**Document extract:**
%%

Julie and Alexis Cornish at Trottie Becke.
Being adaptable is the key to family business Trottie Becke in the former Ipswich mall.
Owner Alexis Cornish said the shop has been through many transformations since its inception in the 80s.
“My parents, Julie and Kevin, started the business and back then it was antiques and bric-a-brac. Then mum found a clothing company she adored, so the first style was medieval-gothic. That company became Tree of Life and these days it’s more Boho style,” Ms Cornish said.
“We keep changing, we are very versatile, we move with whatever is in fashion. We also have a large range of jewellery, bags and gifts so we have not focused in on just one thing.”
Ms Cornish also uses Facebook and Instagram to communicate with her customers so they know what new stock the store has in, even if they are not walking past regularly.
“Mum is really good with clothing and styling and I do our Facebook and Instagram so that is a great way to reach our customers and their friends,” Ms Cornish said.
With Trottie Becke dressing people for over 30 years, they find some of their customers still own dresses they bought in the store many years ago.
“People have grown up coming into the store. They may have bought their formal dress or wedding dress from us and they will say to us ‘now I am bringing in my daughter to look for hers,” Ms Cornish said.
With all the changes to the mall area over the years, the Cornish family has decided to stay put.
“We thought why not stay? Our customers know us and they can find us easily. They do come out of their way to come and see us,” Ms Cornish said.
The shop recently moved from the entrance of the arcade on the eastern side of the mall to the other side next to Bendigo Bank as part of the mall redevelopment.
“We wanted to stay open for the Christmas rush, so in the end we only had four days to move,” Ms Cornish said.

%%

**Information supplied:**
%%

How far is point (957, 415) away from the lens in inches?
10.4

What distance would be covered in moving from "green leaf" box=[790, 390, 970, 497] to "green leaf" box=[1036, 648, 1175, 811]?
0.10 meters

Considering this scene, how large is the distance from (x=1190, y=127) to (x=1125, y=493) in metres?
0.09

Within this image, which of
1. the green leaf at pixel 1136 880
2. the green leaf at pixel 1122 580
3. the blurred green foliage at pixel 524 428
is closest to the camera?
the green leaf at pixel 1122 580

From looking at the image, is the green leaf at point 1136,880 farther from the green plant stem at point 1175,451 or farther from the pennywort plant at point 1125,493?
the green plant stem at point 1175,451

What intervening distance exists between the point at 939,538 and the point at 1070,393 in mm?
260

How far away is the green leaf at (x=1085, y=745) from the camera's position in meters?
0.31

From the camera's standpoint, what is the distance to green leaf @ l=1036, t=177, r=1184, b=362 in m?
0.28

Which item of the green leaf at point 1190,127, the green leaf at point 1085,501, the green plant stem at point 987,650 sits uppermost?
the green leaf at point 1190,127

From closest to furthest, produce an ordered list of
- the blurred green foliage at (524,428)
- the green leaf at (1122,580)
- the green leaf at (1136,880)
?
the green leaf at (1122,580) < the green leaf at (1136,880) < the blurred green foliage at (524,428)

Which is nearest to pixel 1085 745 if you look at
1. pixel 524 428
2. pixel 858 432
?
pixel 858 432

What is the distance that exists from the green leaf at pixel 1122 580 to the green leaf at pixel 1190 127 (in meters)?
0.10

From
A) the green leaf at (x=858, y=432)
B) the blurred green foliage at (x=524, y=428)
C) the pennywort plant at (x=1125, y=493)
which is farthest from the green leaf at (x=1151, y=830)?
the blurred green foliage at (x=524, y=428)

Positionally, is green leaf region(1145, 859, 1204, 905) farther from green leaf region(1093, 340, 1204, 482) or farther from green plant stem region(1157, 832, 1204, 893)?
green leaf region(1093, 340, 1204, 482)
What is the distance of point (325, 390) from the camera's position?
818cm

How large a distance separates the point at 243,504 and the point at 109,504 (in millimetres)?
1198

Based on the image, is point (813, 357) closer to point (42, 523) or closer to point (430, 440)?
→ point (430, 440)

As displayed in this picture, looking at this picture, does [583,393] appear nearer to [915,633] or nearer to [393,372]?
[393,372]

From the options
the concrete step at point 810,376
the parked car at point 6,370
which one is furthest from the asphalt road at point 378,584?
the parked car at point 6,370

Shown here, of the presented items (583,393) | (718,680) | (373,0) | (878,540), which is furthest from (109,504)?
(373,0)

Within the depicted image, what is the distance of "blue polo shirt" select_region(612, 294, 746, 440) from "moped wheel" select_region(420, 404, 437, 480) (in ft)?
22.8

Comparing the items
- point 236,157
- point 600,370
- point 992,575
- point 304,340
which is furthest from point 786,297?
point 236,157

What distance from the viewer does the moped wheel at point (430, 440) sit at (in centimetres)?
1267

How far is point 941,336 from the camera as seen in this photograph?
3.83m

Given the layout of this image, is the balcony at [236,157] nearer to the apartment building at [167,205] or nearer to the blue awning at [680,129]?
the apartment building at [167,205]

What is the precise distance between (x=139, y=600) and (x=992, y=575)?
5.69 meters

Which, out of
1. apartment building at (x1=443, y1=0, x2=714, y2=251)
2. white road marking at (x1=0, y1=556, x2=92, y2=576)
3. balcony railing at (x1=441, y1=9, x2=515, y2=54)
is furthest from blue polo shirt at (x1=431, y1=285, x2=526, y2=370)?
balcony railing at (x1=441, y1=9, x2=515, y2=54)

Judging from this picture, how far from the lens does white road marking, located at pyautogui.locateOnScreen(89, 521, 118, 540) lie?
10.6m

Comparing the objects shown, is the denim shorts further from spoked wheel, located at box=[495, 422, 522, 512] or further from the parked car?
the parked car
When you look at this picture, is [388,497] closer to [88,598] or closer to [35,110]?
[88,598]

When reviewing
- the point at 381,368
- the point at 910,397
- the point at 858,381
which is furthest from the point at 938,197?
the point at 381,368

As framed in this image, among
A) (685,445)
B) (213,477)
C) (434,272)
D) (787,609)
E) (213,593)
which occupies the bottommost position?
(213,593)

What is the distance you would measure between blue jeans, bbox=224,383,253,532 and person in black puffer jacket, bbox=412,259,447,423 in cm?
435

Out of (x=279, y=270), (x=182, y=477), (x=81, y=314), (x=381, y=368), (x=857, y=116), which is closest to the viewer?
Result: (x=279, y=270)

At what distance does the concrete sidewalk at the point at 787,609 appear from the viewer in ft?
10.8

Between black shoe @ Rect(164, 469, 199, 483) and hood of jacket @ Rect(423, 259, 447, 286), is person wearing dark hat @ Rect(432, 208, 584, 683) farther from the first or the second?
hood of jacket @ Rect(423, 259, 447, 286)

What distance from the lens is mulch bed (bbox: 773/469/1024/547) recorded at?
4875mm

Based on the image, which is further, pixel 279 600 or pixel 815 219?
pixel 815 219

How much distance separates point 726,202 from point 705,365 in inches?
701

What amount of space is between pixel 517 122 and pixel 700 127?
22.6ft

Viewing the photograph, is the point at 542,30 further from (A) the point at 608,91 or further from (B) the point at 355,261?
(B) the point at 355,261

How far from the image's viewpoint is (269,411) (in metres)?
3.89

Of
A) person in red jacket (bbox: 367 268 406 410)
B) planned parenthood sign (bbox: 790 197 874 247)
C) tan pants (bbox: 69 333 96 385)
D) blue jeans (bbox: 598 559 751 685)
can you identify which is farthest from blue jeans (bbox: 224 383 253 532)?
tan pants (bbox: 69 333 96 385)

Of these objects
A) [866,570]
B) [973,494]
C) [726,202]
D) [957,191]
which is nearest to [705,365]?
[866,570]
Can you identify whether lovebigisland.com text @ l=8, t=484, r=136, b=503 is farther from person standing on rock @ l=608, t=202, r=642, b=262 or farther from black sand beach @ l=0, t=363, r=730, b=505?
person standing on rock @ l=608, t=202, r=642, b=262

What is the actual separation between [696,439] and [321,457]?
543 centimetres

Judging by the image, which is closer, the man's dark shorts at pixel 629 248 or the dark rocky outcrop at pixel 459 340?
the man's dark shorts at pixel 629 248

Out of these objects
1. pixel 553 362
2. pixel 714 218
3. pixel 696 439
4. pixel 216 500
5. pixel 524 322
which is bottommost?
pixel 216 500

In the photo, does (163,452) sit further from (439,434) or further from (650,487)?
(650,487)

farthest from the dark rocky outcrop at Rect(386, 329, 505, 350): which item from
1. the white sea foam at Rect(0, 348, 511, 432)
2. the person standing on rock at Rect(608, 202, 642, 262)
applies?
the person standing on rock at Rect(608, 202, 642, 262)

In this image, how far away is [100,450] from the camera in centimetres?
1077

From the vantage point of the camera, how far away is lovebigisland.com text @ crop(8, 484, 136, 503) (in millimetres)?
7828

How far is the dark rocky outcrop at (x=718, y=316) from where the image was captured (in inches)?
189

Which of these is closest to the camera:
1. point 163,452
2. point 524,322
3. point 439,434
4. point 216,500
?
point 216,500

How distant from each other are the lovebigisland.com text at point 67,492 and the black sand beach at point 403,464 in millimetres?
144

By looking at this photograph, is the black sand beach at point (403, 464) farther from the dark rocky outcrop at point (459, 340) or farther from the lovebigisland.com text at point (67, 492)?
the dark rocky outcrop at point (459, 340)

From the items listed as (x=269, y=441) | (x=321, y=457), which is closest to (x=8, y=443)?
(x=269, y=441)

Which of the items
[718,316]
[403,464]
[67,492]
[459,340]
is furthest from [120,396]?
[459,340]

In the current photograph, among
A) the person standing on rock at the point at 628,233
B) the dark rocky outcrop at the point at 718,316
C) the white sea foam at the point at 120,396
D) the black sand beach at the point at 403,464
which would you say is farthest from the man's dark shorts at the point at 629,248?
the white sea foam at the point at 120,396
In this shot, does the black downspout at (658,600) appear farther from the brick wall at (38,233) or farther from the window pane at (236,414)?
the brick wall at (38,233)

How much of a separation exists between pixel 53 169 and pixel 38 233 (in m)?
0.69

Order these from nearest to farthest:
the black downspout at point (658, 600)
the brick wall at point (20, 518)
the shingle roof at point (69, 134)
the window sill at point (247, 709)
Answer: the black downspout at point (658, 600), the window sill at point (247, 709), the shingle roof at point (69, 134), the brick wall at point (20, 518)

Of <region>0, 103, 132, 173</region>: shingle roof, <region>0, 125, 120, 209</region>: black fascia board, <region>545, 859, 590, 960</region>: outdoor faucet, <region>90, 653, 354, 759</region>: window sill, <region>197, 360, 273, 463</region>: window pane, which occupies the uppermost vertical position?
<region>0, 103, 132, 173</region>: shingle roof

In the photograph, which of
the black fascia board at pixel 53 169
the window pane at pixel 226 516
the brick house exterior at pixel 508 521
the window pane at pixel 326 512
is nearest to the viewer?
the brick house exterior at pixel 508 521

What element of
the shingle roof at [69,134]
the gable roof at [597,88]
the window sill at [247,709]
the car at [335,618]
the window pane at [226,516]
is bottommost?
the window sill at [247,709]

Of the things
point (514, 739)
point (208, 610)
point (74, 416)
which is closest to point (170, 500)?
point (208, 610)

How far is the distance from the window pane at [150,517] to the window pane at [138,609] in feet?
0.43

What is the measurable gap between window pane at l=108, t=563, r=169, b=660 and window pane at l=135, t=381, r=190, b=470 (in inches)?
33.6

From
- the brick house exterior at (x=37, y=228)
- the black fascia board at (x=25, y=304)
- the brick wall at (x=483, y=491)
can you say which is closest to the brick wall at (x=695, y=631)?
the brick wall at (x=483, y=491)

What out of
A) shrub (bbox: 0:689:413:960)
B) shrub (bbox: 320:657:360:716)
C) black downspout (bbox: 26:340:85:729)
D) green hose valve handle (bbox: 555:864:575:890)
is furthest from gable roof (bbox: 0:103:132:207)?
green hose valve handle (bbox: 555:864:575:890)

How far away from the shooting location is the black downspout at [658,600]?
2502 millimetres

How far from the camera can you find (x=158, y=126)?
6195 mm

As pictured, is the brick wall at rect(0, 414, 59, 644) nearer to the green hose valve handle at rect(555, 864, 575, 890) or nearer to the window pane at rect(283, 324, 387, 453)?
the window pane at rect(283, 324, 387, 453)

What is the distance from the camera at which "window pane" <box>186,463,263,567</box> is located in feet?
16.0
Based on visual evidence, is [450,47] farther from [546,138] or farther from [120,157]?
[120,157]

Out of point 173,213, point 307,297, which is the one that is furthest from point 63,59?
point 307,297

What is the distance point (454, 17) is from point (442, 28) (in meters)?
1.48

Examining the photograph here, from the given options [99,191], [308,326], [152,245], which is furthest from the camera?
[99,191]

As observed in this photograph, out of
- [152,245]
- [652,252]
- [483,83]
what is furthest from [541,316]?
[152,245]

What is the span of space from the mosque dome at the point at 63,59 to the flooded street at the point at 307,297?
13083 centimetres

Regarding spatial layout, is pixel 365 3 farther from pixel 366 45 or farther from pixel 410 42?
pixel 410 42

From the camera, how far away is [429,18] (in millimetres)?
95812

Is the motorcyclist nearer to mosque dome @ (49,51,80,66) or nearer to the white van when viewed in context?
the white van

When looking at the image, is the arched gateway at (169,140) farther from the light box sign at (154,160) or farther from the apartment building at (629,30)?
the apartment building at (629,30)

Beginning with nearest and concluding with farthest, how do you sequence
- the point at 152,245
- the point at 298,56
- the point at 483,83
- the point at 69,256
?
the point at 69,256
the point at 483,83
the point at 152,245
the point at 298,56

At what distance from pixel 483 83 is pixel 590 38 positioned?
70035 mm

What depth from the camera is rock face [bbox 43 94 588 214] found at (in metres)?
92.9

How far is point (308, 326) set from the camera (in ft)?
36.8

%%

**Task set:**
a. Answer these questions from the Trottie Becke article:
(i) Who started the business?
(ii) What was the shop's first clothing style?
(iii) How many days did the shop end up having for its move?
b. Revise the Trottie Becke article between "Owner Alexis Cornish" and "walking past regularly.", inclusive, and replace "Boho" with "bohemian".
The items are separate from the Trottie Becke article and unrelated to it.

**List of answers:**
a.
(i) Alexis Cornish's parents, Julie and Kevin.
(ii) Medieval-gothic.
(iii) Four days.

b.
Owner Alexis Cornish said the shop has been through many transformations since its inception in the 80s.
“My parents, Julie and Kevin, started the business and back then it was antiques and bric-a-brac. Then mum found a clothing company she adored, so the first style was medieval-gothic. That company became Tree of Life and these days it’s more bohemian style,” Ms Cornish said.
“We keep changing, we are very versatile, we move with whatever is in fashion. We also have a large range of jewellery, bags and gifts so we have not focused in on just one thing.”
Ms Cornish also uses Facebook and Instagram to communicate with her customers so they know what new stock the store has in, even if they are not walking past regularly.